> [INSTRUCTIONS TO FOLLOW]
Without the pictures, retype each line below exactly as it stands.

^^^^

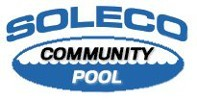 Southern Lehigh Community Pool Online Store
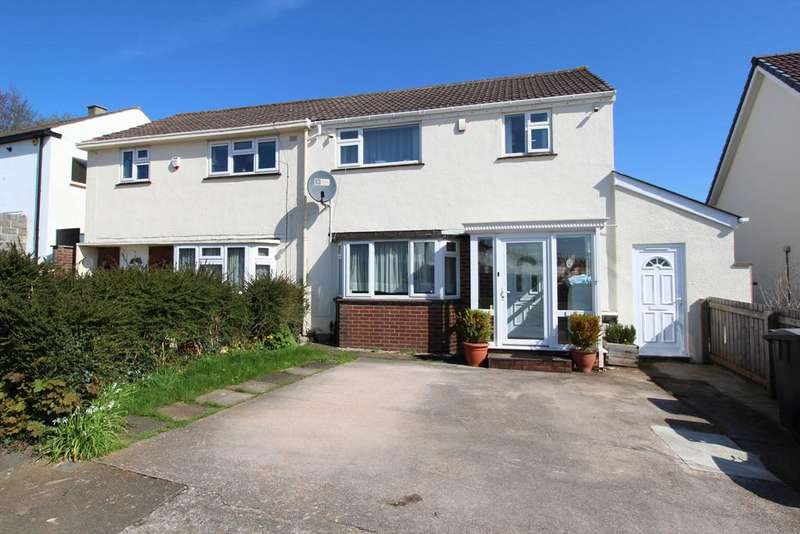 3 Bedrooms Semi Detached House for sale in Raleigh Avenue, Chelston, Torquay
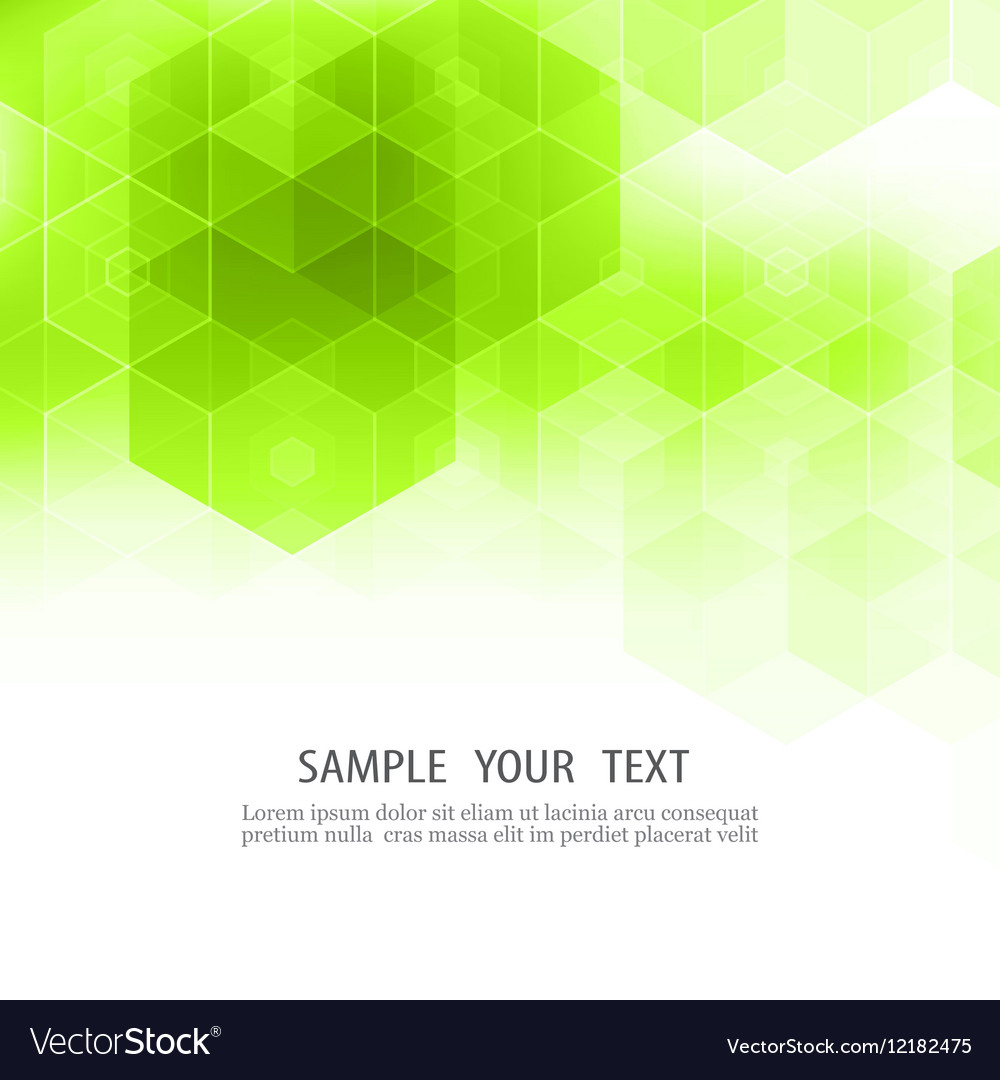 Geometric Green Abstract Background Hexagon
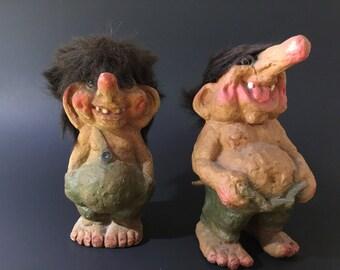 Vintage Set of 2 Trolls
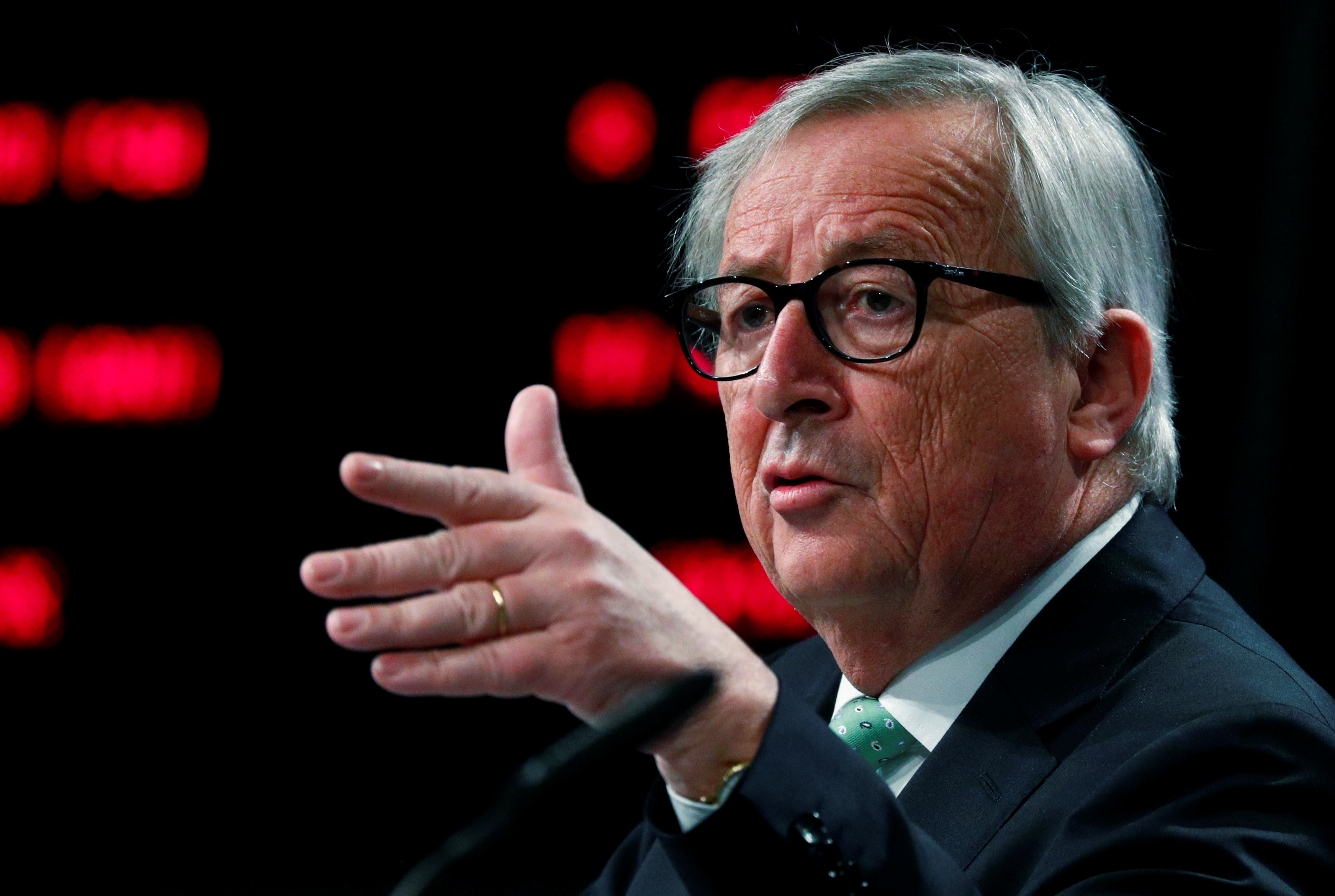 European Commission President Jean-Claude Juncker holds a news conference at the EU Commission headquarters ahead of an informal meeting of EU leaders, Brussels, Belgium, May 7, 2019.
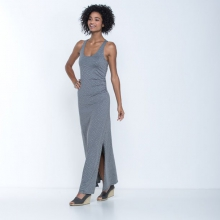 Women's Montauket Long Dress by Toad&Co in Arcata Ca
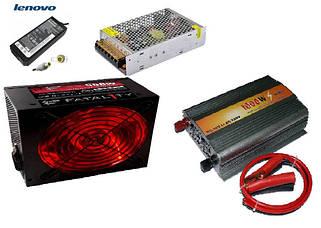 Блоки питания (адаптеры, зарядные устройства) для планшетов и бытовой аппаратуры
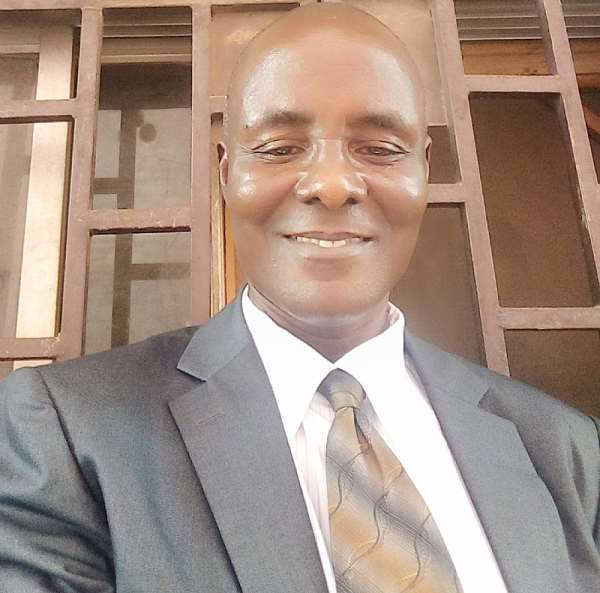 Nigeria: If Only AGF Malami Would Learn To Talk Sparingly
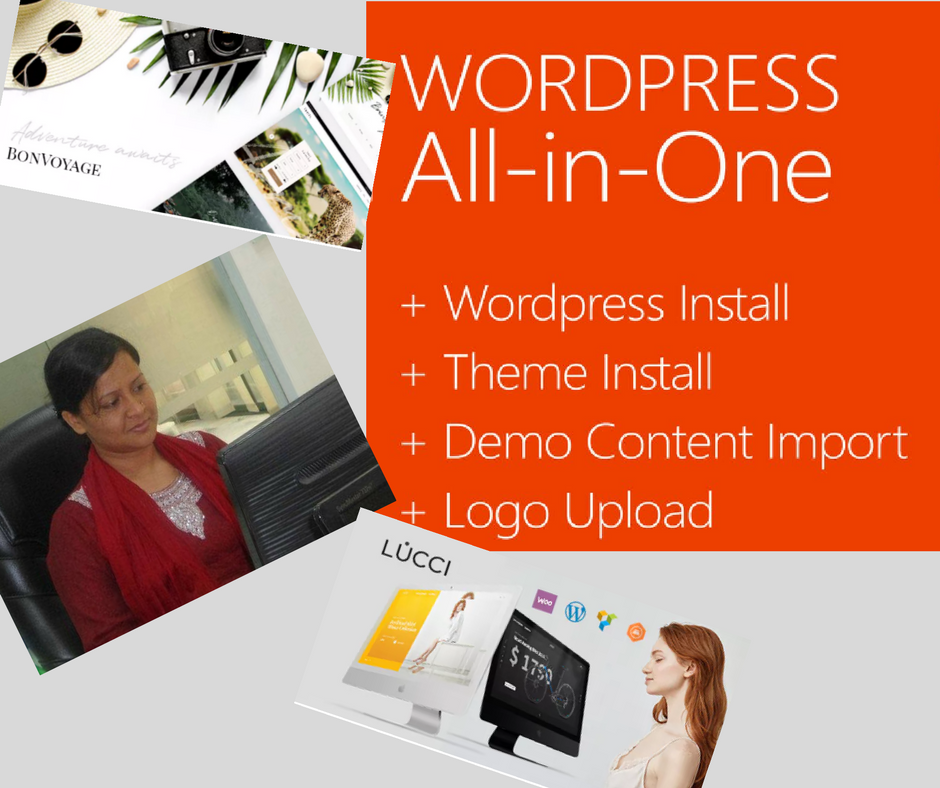Install WordPress and theme customization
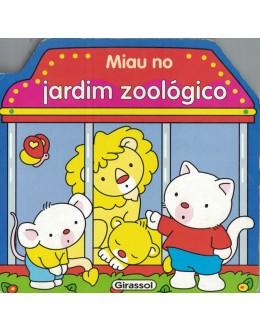 Miau no Jardim Zoológico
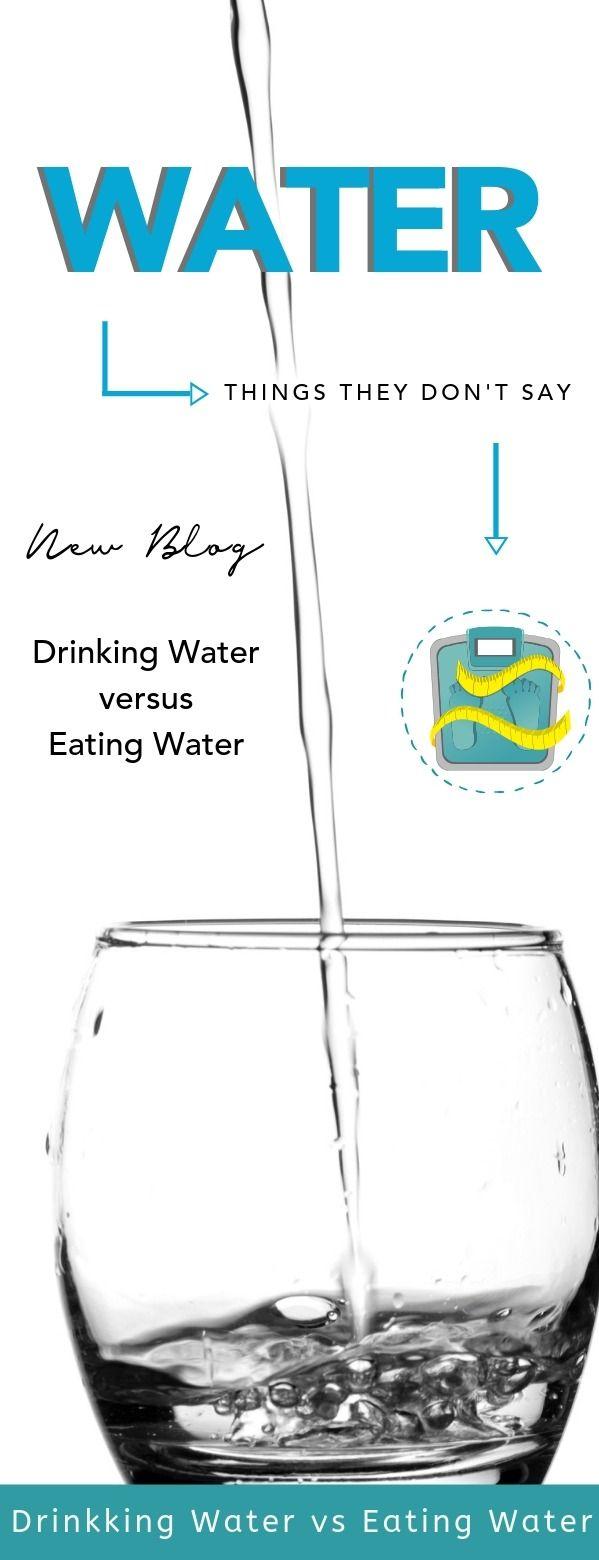 Water Benefits Health For Beginner Women
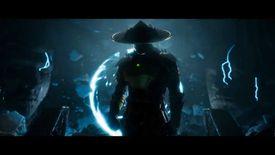 Raiden in Mortal Kombat 11 on PlayStation 4.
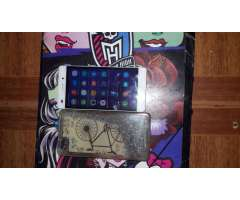 Vendo Huawei P8 Libre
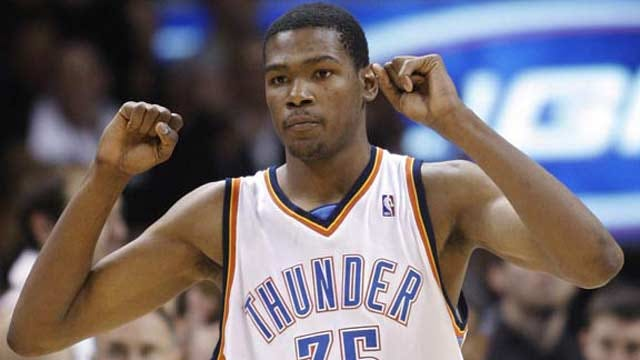 Thunder Named Nation's Sixth-Best Sports Franchise
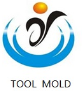 China Tool Technology Group Limited logo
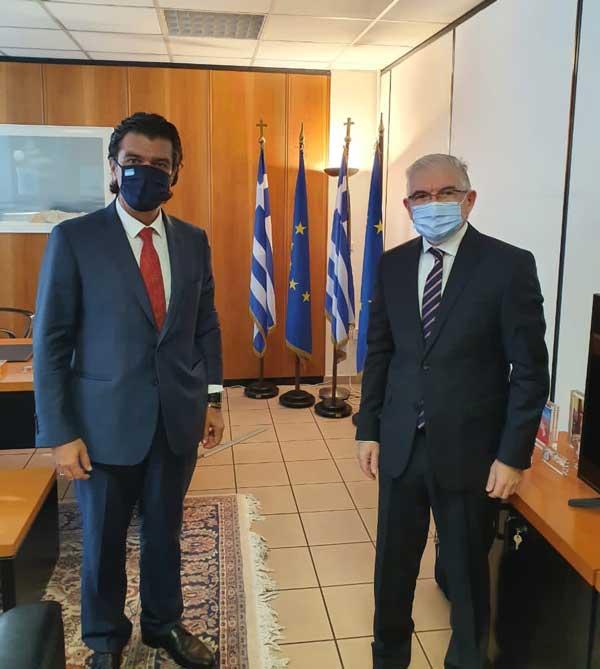 Συνάντηση του Βουλευτή Ν. Γρεβενών κ. Ανδρέα Πάτση με τον Πρόεδρο του ΕΛ.Γ.Α., κ. Ανδρέα Λυκουρέντζο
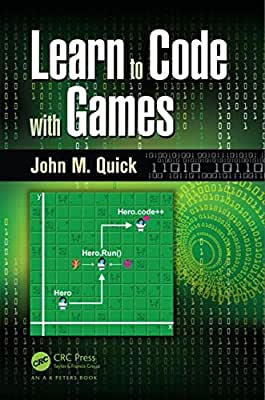 Learn to Code with Games.pdf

^^^^

> [TASK RESULT]
 Southern Lehigh Community Pool Online Store
 3 Bedrooms Semi Detached House for sale in Raleigh Avenue, Chelston, Torquay
 Geometric Green Abstract Background Hexagon
 Vintage Set of 2 Trolls
 European Commission President Jean-Claude Juncker holds a news conference at the EU Commission headquarters ahead of an informal meeting of EU leaders, Brussels, Belgium, May 7, 2019.
 Women's Montauket Long Dress by Toad&Co in Arcata Ca
 Блоки питания (адаптеры, зарядные устройства) для планшетов и бытовой аппаратуры
 Nigeria: If Only AGF Malami Would Learn To Talk Sparingly
Install WordPress and theme customization
 Miau no Jardim Zoológico
 Water Benefits Health For Beginner Women
 Raiden in Mortal Kombat 11 on PlayStation 4.
 Vendo Huawei P8 Libre
 Thunder Named Nation's Sixth-Best Sports Franchise
 China Tool Technology Group Limited logo
 Συνάντηση του Βουλευτή Ν. Γρεβενών κ. Ανδρέα Πάτση με τον Πρόεδρο του ΕΛ.Γ.Α., κ. Ανδρέα Λυκουρέντζο
 Learn to Code with Games.pdf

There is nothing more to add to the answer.